The coronavirus disease 2019 (COVID-19) caused by the severe acute respiratory syndrome coronavirus 2 (SARS-CoV-2) is now overwhelming, spreading throughout the world, and has been declared a global pandemic by the WHO. So far, more than 4 million confirmed cases have been reported by WHO worldwide, including more than 290,000 deaths. And the treatment for the critically ill patients of COVID-19 remains a challenge.
The first report of pathological characteristics of the patient who died from severe infection with SARS-CoV-2 demonstrated an increased concentration of highly proinﬂammatory cytokines.1 Actually, the cytokine storm mediated by overproduction of proinflammatory cytokines has been observed in a large population of critically ill patients with COVID-19.2 Cytokine storms can result in cardiovascular collapse, multiple organ dysfunction, cardiac arrest, and death. Epinephrine, a vasoactive agent, has been routinely employed to the critical situation such as cardiac arrest. However, it remains uncertain whether epinephrine can also benefit the cardiac arrest following cytokine storms occurred in COVID-19 patients. This is a question that is easy overlooked but deserves deep consideration.
In a study published in Nature,3 Staedtke et al used subcutaneously implanted osmotic pumps to continuously release epinephrine, norepinephrine or dopamine into mice treated with lipopolysaccharide (LPS). Mice with epinephrine, not norepinephrine or dopamine, showed an exacerbated disease course with higher levels of interleukin 6, tumour necrosis factor and chemoattractants compared with LPS-treated controls. This result revealed that epinephrine may fuel the cytokine storms. And the effect of epinephrine in initiating cytokine storms was further confirmed in a different model system of severe bacterial infection. Actually, it was known that immune cells such as macrophages activated by inflammatory stimuli induce catecholamines and respond to them in an autocrine manner, which amplifies the inflammatory response.4 Even the idea that epinephrine acts to promote cytokine storms seems to be counter-intuitive since the molecules of this class are used routinely to treat the low blood pressure associated with cytokine storms, these integrated evidences suggest that epinephrine can stimulate further cytokine and catecholamine release and this autocrine amplification cascade might worsen cytokine storms in those COVID-19 patients. Therefore, the clinic reassessment of the benefit of epinephrine for rescuing cardiac arrest caused by cytokine storms in those COVID-19 patients is urgently needed.
We retrospectively analysed 206 patients who diagnosed as COVID-19 and suffered a rescue treatment with epinephrine at Tongji Hospital in Wuhan, China from January 27 to March 1, 2020. It was noticed that only 4/206 (2%) of patients were survivors and discharged from hospital eventually. The severity of the disease may account mostly for the poor outcome. However, as expected from the established role of epinephrine in fueling the cytokine storms, the aggravated cytokine storms may have also played a role in the failure of the rescue.
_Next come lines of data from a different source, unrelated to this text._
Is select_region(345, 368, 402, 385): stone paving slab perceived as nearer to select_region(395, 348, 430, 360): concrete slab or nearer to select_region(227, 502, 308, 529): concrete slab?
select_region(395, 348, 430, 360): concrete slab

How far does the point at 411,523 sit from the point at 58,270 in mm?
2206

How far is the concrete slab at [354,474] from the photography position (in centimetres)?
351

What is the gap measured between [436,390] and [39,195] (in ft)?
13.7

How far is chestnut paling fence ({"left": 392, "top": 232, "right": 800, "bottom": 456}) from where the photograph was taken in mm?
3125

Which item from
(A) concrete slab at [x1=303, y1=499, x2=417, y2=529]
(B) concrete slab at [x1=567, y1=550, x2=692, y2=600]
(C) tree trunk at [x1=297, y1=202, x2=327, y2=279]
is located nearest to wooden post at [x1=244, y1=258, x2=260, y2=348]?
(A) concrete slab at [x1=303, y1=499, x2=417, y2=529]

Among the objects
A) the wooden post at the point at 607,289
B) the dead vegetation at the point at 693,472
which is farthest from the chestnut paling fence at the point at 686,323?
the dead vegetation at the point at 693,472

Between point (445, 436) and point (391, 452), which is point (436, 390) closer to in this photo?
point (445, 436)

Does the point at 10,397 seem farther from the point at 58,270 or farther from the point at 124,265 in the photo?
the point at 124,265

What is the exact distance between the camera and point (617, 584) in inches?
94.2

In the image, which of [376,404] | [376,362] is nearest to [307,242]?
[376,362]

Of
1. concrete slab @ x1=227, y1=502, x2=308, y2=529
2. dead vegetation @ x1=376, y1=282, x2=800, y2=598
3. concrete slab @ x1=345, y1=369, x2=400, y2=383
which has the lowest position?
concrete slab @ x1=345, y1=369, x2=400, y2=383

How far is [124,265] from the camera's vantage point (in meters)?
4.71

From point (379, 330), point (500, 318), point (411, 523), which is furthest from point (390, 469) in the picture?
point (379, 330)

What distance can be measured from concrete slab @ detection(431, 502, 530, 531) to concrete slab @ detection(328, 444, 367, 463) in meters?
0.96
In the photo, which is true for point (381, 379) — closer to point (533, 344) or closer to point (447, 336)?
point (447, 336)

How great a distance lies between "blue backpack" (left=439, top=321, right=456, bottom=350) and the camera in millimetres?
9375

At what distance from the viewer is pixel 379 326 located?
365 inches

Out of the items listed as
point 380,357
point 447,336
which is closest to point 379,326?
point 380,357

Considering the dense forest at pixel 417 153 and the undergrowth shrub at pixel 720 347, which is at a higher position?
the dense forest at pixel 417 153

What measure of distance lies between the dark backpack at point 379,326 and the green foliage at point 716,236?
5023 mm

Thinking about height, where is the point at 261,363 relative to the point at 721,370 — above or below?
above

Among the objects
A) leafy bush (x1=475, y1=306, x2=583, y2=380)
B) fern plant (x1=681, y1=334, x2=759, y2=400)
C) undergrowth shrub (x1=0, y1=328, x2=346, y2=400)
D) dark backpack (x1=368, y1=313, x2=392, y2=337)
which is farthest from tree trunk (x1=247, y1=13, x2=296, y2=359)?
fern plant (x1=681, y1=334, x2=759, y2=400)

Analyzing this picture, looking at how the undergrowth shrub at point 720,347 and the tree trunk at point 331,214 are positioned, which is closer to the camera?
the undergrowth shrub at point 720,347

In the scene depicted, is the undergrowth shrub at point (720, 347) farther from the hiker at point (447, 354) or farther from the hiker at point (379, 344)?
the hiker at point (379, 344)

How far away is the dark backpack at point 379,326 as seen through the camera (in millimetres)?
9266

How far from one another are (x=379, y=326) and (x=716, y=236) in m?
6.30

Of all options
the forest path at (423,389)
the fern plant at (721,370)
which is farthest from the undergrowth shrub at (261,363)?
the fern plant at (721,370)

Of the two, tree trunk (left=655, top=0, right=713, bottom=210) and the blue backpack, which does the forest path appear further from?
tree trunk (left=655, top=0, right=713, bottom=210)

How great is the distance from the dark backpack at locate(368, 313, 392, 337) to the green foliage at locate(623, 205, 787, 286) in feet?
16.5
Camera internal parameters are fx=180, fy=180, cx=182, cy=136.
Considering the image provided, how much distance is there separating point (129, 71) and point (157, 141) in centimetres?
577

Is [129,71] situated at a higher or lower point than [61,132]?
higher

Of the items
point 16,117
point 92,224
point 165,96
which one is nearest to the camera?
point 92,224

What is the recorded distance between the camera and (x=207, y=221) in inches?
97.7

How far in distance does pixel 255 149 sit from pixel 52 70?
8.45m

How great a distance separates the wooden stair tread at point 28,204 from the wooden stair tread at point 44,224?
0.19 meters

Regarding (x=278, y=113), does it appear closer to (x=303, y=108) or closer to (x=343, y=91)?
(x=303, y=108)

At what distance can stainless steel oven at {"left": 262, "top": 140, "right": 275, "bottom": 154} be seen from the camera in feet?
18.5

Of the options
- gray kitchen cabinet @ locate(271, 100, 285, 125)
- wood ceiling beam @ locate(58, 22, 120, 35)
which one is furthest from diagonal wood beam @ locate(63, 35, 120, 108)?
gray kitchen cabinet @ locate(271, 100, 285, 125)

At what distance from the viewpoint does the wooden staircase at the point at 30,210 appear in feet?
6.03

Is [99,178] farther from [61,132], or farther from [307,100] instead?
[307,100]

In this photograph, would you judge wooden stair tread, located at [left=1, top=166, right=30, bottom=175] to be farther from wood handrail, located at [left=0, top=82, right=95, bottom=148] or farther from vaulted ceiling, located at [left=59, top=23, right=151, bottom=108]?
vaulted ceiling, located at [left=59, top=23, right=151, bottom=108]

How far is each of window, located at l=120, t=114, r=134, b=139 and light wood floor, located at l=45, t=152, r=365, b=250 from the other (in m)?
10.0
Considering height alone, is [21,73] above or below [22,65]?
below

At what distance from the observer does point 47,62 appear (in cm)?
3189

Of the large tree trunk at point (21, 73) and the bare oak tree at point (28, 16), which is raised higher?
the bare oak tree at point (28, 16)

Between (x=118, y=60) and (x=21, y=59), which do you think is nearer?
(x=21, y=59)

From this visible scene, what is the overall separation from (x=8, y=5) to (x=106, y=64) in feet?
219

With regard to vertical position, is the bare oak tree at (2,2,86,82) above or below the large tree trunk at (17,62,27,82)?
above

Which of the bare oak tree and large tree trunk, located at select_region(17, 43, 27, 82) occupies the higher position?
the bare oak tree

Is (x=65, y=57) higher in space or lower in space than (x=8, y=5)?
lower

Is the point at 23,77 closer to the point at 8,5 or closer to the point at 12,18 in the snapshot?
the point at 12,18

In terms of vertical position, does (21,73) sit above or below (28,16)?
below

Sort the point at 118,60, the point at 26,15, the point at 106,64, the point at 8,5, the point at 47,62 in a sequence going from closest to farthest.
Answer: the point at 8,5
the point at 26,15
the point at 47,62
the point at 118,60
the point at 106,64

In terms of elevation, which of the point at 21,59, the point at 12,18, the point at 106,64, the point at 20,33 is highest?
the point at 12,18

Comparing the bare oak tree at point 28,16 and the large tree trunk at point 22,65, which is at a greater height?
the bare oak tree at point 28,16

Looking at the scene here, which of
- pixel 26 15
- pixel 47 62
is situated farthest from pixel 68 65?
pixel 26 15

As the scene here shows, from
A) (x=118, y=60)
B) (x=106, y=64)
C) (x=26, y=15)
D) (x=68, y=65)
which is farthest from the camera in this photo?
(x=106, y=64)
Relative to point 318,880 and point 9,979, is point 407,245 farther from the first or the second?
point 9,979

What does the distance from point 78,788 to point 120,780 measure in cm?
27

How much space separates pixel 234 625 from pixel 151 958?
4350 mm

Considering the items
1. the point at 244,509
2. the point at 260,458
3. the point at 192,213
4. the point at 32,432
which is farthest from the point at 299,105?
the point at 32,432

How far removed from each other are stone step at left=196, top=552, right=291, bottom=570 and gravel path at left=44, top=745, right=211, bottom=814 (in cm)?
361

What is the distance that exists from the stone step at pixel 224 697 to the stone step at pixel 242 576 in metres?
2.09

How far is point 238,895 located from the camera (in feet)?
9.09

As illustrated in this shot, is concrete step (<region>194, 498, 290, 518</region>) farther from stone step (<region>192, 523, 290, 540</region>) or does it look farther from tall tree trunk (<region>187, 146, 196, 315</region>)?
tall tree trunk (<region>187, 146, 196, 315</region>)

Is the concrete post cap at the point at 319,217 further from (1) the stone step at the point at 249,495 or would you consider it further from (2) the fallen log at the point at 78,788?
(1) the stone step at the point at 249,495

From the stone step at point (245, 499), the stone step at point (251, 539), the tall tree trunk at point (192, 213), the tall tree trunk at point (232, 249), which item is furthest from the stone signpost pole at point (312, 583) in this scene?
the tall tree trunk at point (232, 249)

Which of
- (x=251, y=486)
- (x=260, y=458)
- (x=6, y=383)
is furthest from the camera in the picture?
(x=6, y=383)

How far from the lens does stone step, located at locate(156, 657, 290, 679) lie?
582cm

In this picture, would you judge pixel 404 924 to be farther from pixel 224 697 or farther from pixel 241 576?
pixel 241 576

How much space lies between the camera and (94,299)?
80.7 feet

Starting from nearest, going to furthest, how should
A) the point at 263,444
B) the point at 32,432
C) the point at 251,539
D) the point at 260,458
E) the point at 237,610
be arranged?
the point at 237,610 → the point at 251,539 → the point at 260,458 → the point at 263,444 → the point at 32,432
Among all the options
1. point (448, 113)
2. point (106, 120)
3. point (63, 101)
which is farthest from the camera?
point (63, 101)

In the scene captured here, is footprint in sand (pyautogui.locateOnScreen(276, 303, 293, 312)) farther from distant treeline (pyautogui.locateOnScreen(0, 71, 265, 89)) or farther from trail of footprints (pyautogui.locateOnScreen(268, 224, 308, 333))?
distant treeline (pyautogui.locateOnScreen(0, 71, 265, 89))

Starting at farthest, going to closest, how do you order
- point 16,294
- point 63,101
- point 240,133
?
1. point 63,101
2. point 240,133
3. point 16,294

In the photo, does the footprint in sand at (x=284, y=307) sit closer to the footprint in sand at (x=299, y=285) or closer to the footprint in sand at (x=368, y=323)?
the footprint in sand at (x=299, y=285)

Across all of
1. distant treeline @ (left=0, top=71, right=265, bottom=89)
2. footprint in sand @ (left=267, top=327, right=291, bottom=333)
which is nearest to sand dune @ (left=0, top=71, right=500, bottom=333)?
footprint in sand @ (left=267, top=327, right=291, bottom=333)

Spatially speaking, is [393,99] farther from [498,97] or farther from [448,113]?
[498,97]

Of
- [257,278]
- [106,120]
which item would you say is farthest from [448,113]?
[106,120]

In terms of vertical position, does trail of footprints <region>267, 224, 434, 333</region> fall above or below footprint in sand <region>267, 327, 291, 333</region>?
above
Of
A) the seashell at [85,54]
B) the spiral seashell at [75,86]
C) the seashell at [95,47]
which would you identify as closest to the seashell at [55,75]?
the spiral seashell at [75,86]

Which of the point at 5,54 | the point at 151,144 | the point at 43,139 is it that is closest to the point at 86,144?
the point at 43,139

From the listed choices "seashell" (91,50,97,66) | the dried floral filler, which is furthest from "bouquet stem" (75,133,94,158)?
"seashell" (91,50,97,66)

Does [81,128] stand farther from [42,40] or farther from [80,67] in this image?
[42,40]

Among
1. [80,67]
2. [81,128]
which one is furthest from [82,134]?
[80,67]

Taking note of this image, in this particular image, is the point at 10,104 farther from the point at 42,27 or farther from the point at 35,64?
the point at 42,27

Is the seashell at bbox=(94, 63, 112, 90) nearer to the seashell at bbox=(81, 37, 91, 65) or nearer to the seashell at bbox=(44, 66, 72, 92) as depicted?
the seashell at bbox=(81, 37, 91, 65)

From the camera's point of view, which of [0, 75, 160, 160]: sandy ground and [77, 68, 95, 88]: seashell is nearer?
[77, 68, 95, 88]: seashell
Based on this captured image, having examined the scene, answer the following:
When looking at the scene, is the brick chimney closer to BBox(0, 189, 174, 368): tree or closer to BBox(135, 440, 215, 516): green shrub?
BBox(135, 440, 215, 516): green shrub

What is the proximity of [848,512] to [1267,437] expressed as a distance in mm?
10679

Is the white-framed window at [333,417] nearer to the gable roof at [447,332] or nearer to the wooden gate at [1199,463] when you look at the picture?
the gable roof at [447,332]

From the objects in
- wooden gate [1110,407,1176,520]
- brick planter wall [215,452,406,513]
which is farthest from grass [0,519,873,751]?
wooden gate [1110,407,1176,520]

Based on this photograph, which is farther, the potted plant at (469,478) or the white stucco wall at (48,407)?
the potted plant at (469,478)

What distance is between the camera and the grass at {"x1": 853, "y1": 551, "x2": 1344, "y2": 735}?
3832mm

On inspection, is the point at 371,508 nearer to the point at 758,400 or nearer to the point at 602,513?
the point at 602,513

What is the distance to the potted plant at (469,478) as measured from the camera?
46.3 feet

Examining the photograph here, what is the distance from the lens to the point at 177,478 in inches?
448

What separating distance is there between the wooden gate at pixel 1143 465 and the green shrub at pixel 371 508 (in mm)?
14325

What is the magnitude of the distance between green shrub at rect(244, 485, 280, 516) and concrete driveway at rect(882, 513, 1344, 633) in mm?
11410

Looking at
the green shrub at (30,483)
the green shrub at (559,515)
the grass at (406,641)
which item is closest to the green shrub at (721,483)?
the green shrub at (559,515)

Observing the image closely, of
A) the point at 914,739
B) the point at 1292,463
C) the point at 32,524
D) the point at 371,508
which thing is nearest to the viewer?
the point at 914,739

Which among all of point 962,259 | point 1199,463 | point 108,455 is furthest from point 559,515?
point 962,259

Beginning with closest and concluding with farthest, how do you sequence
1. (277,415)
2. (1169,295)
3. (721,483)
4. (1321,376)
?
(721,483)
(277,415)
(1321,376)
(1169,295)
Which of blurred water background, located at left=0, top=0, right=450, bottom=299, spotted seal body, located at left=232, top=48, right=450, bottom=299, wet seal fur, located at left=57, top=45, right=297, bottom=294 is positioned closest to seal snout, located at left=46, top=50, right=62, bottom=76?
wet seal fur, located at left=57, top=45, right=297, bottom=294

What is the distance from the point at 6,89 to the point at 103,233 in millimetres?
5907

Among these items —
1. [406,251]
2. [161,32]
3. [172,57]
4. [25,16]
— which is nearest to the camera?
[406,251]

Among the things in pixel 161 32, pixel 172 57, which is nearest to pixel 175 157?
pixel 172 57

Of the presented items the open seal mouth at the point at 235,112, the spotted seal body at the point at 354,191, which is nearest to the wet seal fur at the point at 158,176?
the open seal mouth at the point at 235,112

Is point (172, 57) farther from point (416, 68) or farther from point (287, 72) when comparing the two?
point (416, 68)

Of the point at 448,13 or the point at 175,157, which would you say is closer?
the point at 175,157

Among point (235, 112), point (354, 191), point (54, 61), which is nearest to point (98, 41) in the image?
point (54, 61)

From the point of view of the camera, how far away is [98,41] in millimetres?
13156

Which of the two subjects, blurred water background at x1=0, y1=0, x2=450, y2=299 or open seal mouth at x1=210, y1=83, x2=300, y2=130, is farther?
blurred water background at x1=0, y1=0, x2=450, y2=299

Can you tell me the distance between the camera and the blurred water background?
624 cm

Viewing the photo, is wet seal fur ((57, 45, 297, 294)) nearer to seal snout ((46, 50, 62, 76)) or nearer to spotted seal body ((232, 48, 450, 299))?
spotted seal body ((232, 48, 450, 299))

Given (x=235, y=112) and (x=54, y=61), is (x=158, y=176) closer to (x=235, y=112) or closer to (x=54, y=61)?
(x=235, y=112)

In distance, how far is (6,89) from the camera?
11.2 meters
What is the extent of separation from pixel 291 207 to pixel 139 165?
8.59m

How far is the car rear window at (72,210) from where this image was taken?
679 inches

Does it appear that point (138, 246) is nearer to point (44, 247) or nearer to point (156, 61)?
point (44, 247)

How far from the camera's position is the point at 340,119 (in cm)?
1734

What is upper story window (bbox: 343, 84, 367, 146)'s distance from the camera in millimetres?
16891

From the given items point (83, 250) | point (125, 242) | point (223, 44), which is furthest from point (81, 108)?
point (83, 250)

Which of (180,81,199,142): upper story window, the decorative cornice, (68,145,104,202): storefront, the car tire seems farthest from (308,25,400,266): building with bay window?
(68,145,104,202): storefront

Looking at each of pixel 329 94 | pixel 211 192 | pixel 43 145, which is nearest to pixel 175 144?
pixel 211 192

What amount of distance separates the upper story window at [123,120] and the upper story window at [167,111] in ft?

Beyond rapid defibrillation and early initiation of cardiopulmonary resuscitation, there are few therapies that have been identified to improve survival for cardiac arrest patients reliably. The use of epinephrine during resuscitation is a mainstay of agent in cardiac arrest, however, the safety and effectiveness of this agent remains controversial.5 6 Vasopressin has been proposed as an alternative to epinephrine in cardiac arrest, based on the finding that its levels were markedly higher in successfully resuscitated patients than in patients who died.7 Compared with epinephrine, vasopressin has several advantages. First, it increases arterial peripheral resistance without resulting direct myocardial stimulation. Moreover, it is more resistant to acidosis and has a longer half-life. Most importantly, it does not fuel the cytokine storms. Although, for common cardiac arrest, compared with epinephrine, no advantage from the use of vasopressin has been identified in any of the outcomes from clinical studies, but for cardiac arrest in those COVID-19 patients, vasopressin still should be fully assessed considering the cytokine storms occurred in this special population which might limit the use of epinephrine.
Clinical decision making must balance the risks and benefits of treatment. Therefore, it is time to reevaluate the effect of epinephrine use in COVID-19 patients with cytokine storms, and other agents such as vasopressin should be compared with epinephrine and fully assessed for their opportunities as an alternative strategy.